Vous vendez votre appartement ou votre maison en 2026 et l’avis de taxe foncière arrive dans votre boîte aux lettres au mois de septembre. Montant souvent supérieur à mille euros à Paris et en petite couronne, échéance de paiement fixée au 15 octobre 2026 pour le paiement en ligne comme pour le prélèvement à l’échéance, et une question qui revient à chaque automne chez les notaires : qui doit payer, le vendeur ou l’acquéreur, lorsque la vente a eu lieu en cours d’année. La réponse tient en deux temps. Face à l’administration fiscale, le redevable est le propriétaire du bien au 1er janvier de l’année d’imposition, même s’il a vendu depuis. Entre le vendeur et l’acquéreur, la charge se partage le plus souvent au prorata du temps d’occupation de chacun, en application d’une clause de l’acte de vente qui oblige l’acquéreur à rembourser le vendeur. Ce mécanisme simple génère pourtant un contentieux nourri : acquéreur qui ne rembourse pas, vendeur en viager qui s’était réservé l’usage du logement, montant de taxe annoncé avant la vente très inférieur à la réalité, bien vendu avec un locataire qui ne reverse rien. Quatre décisions rendues en 2025 éclairent ces situations, et les textes applicables, du code général des impôts au livre des procédures fiscales, fixent des délais stricts pour vérifier l’avis reçu en septembre 2026 et le contester avant le 31 décembre 2027. Ce guide expose d’abord les règles qui désignent le redevable face au fisc, puis les moyens concrets de récupérer le prorata, de corriger une erreur de l’avis et d’agir à Paris et en Île-de-France.

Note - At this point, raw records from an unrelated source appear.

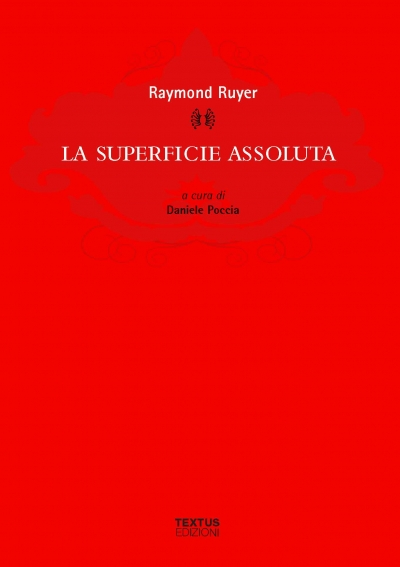 La superficie assoluta
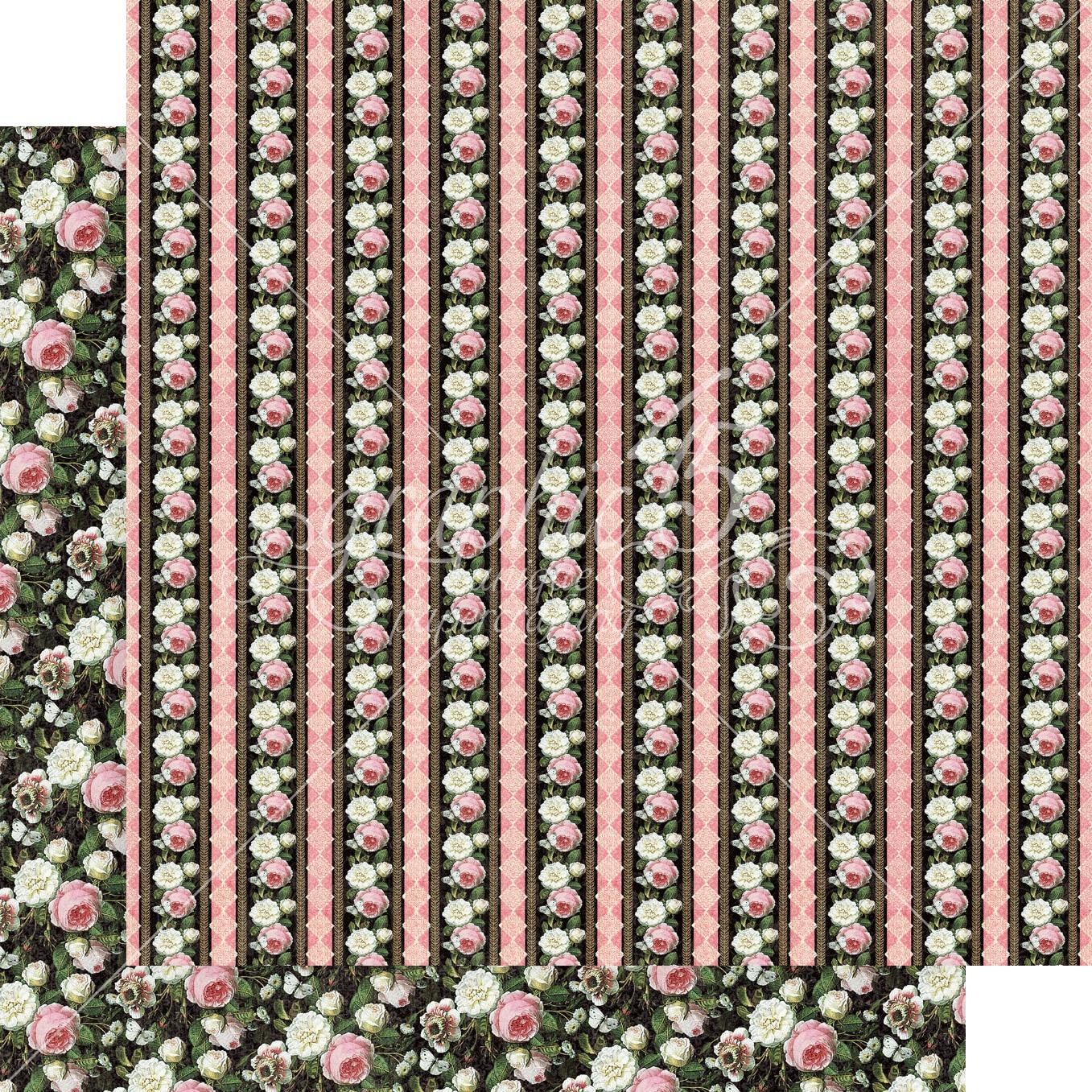 Elegance Double-Sided Cardstock - Lovely 12x12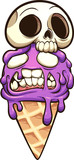 Zombie ice cream with skull. Vector clip art illustration with simple gradients. All in a single layer.
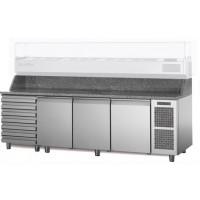 Стол Pizza TZ17/1MC (+ 1 xолодильные выдвижные ящики)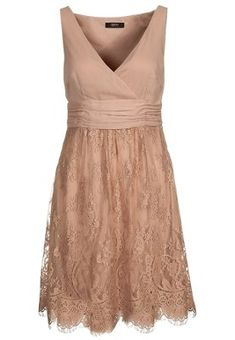 vintage/rustic bridesmaid dress help! | Weddings, Beauty and Attire | Wedding Forums | WeddingWire. I love these!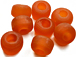 9mm Orange (Translucent) Matt/Frosted Crow  Beads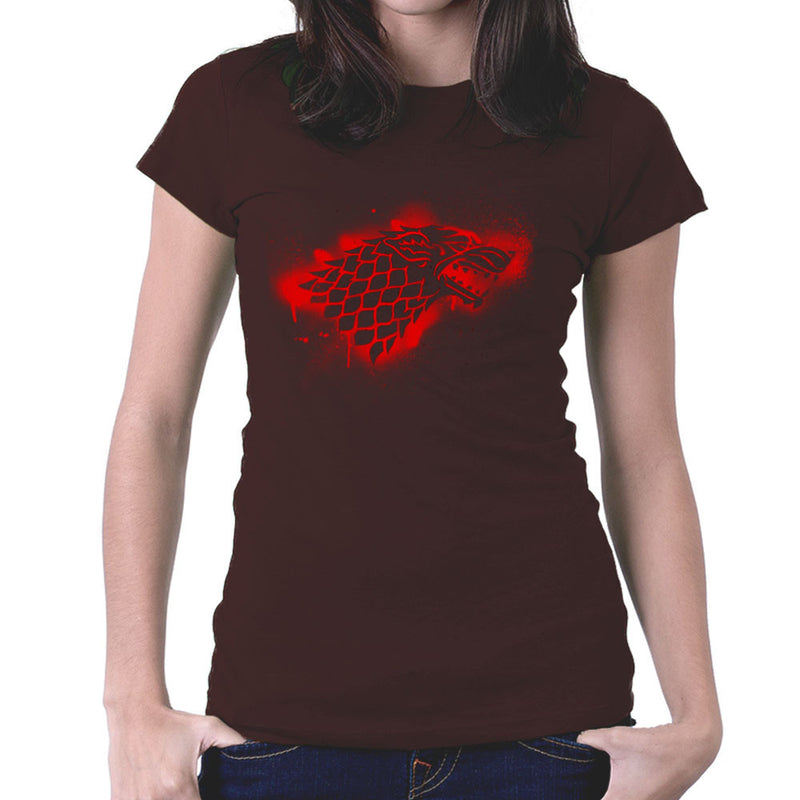 Game of Thrones Stark Sigil Dire Wolf Winterfell Spray Paint red Women's T-Shirt by Hilarious Delusions - Cloud City 7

I. Qui paie la taxe foncière l’année de la vente : le vendeur ou l’acquéreur face au fisc
A. Le fisc réclame la taxe foncière 2026 au propriétaire du bien au 1er janvier
La taxe foncière est un impôt annuel qui frappe la propriété du bien, et non son occupation. L’article 1400 du code général des impôts pose le principe : Sous réserve des dispositions des articles 1403 et 1404, toute propriété, bâtie ou non bâtie, doit être imposée au nom du propriétaire actuel.

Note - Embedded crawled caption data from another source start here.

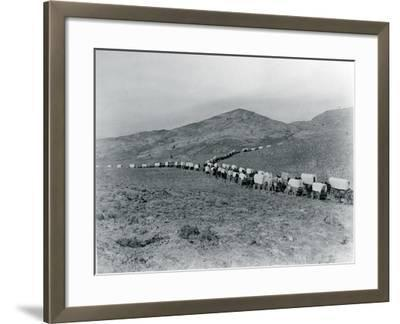 Wagon Train - Oregon Trail Wagon Train Reenactment, 1935-Ashael Curtis-Framed Giclee Print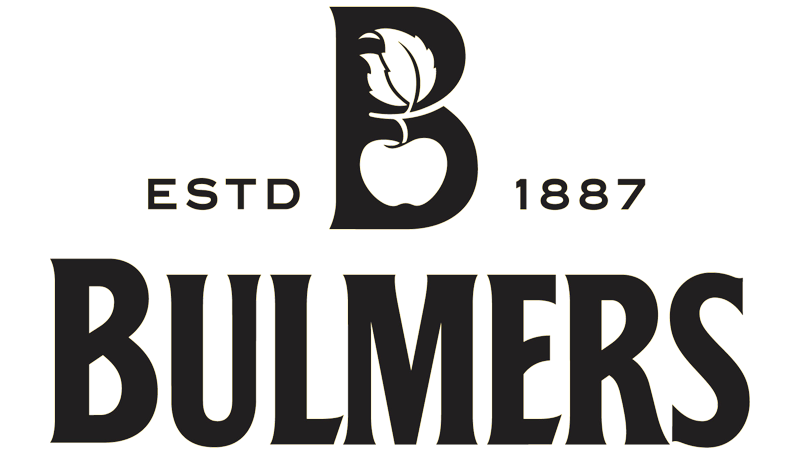 Event Partner – Bulmers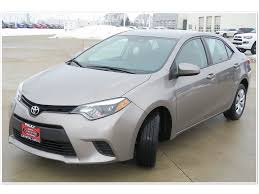 Certified Pre-Owned 2014 Toyota Corolla LE 4D Sedan in Crystal ...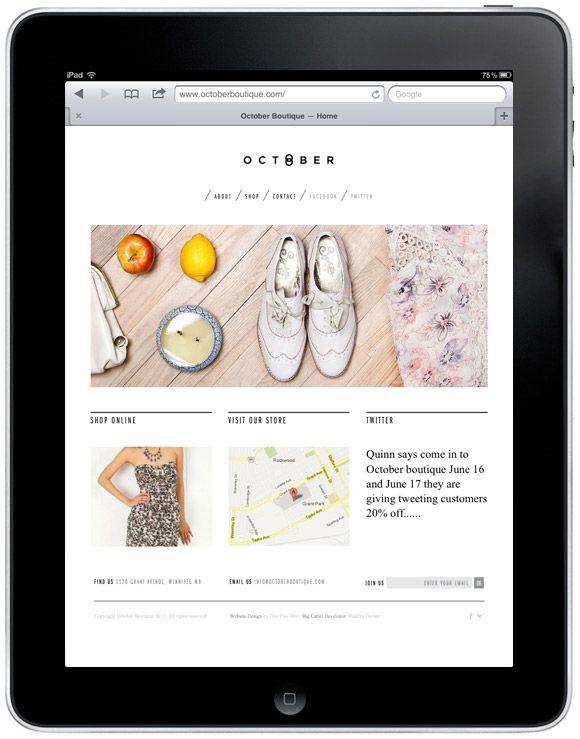 October Boutique - website design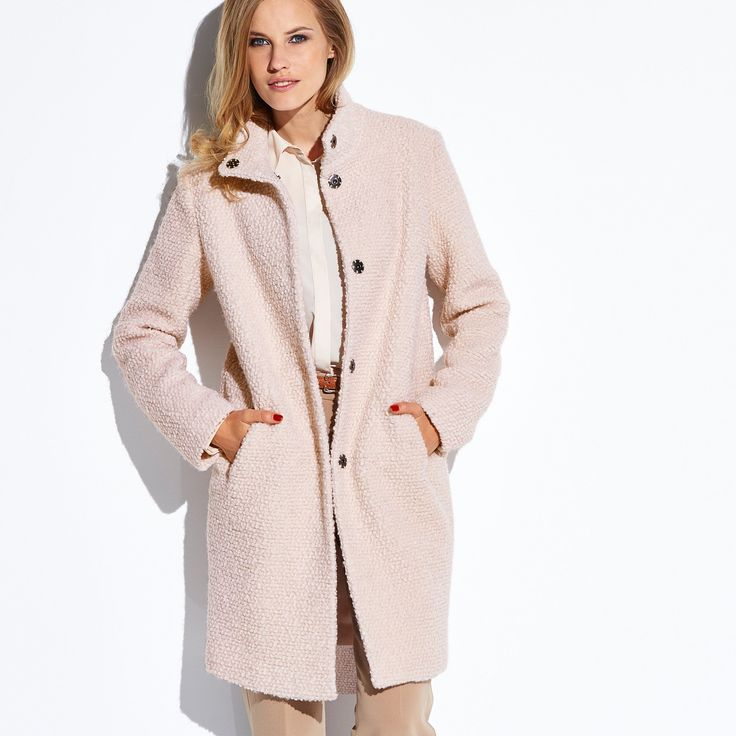 Manteau caban femme 3 suisses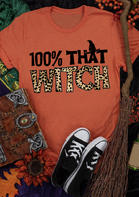 Halloween 100% That Witch Hat Leopard Letter T-Shirt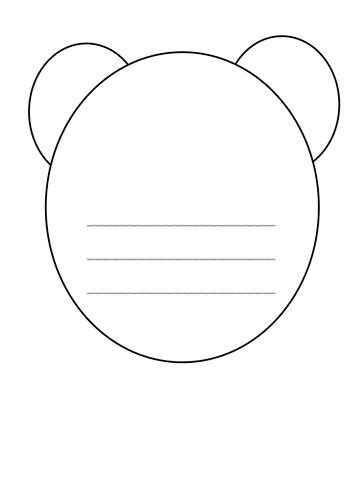 Bear writing book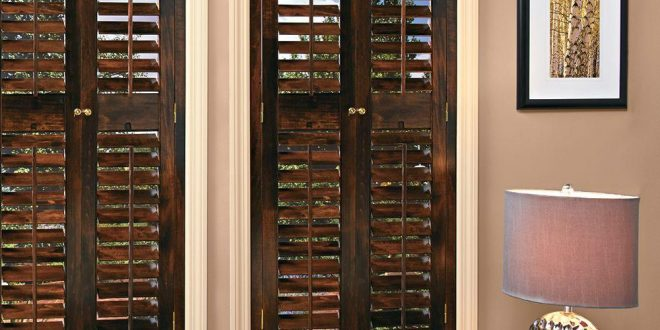 wood shutters homebasics plantation walnut real wood interior shutters (price varies by  size) ZKRNJVV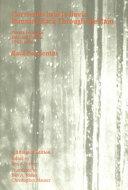 Corriendo Bajo la Lluvia : Poesía, 1982-1998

Le lien officiel de ce texte est consultable ici : article 1400 du code général des impôts sur Légifrance. Le même code précise la photographie annuelle qui sert à établir l’impôt. L’article 1415 du code général des impôts dispose : La taxe foncière sur les propriétés bâties, la taxe foncière sur les propriétés non bâties et la taxe d’habitation sur les résidences secondaires sont établies pour l’année entière d’après les faits existants au 1er janvier de l’année de l’imposition.
Texte de référence : article 1415 du code général des impôts sur Légifrance. Concrètement, si vous avez vendu votre logement le 15 mars 2026, c’est vous, propriétaire au 1er janvier 2026, qui recevez l’avis de taxe foncière 2026 en septembre et qui devez le payer à l’échéance d’octobre. L’acquéreur, devenu propriétaire en mars, ne recevra son premier avis à son nom que pour l’année 2027. La vente en cours d’année ne coupe pas l’impôt en deux face au Trésor public : l’année entière reste due par le propriétaire du 1er janvier.

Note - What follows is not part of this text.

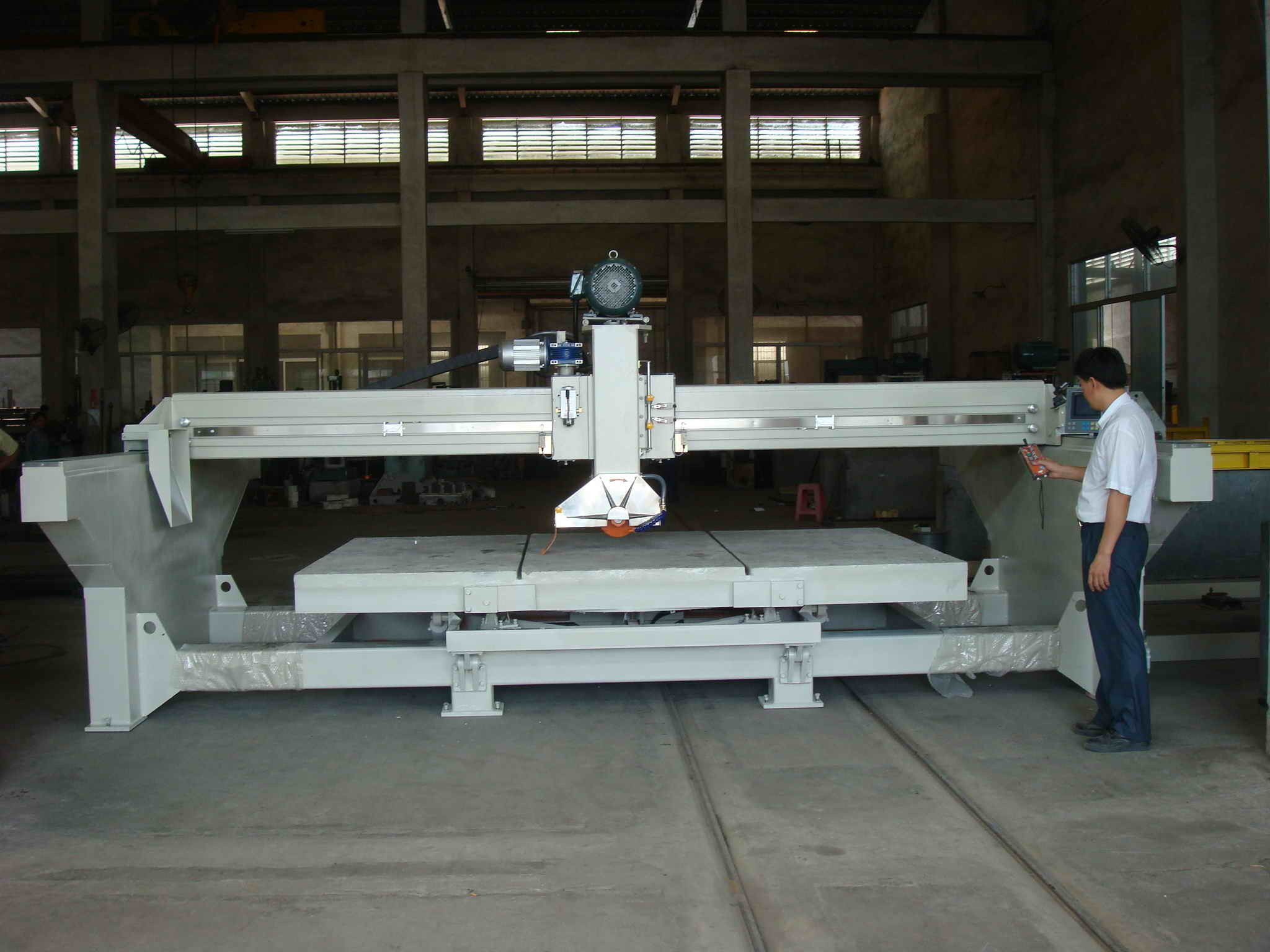 Stone Machine Bridge Cutting Machine (B2B002)
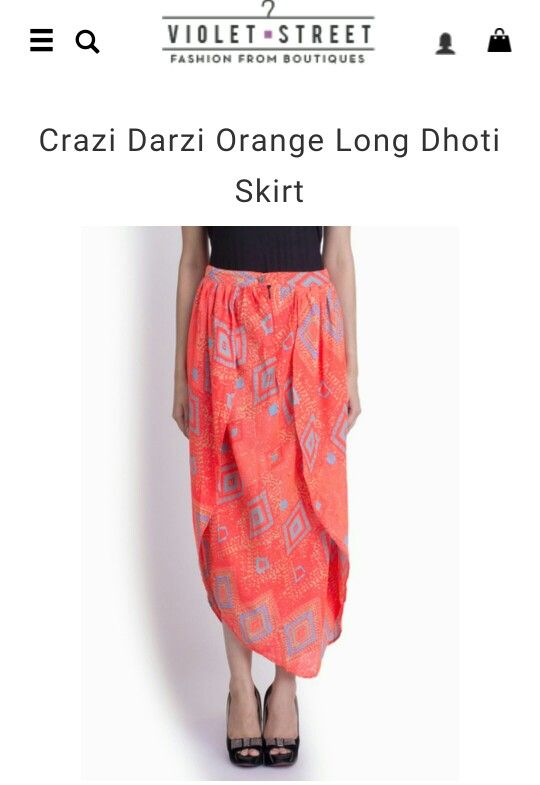 Love this indo western bright orange dhoti styled skirt? Check out more amazing ones on: http://www.violetstreet.com/boutiques/crazi-darzi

Ce principe connaît des aménagements prévus par la loi elle-même. Le même article 1400 prévoit que, lorsqu’un immeuble est grevé d’usufruit, la taxe foncière est établie au nom de l’usufruitier, et que dans les baux emphytéotiques, les baux à construction ou les baux à réhabilitation, elle est établie au nom du preneur. Dans les sociétés immobilières de copropriété visées à l’article 1655 ter du code général des impôts, elle est établie au nom de chacun des membres pour la part lui revenant. Hors ces cas, le propriétaire au 1er janvier reste seul redevable face au fisc, quand bien même l’acte de vente organiserait un autre partage entre les parties. Une ordonnance de référé du tribunal judiciaire de Thonon-les-Bains du 30 septembre 2025, rendue dans un litige opposant une société civile immobilière à un vendeur qui s’était réservé l’usage du bien, l’exprime nettement : En application du dernier texte susvisé, la taxe foncière est due par le propriétaire du bien immobilier au 1er janvier de l’année à l’exception d’un certain nombre de situations dans lesquelles la propriété du bien fait l’objet d’un démembrement, le redevable de la taxe foncière pouvant alors être le titulaire du droit réel sur le bien.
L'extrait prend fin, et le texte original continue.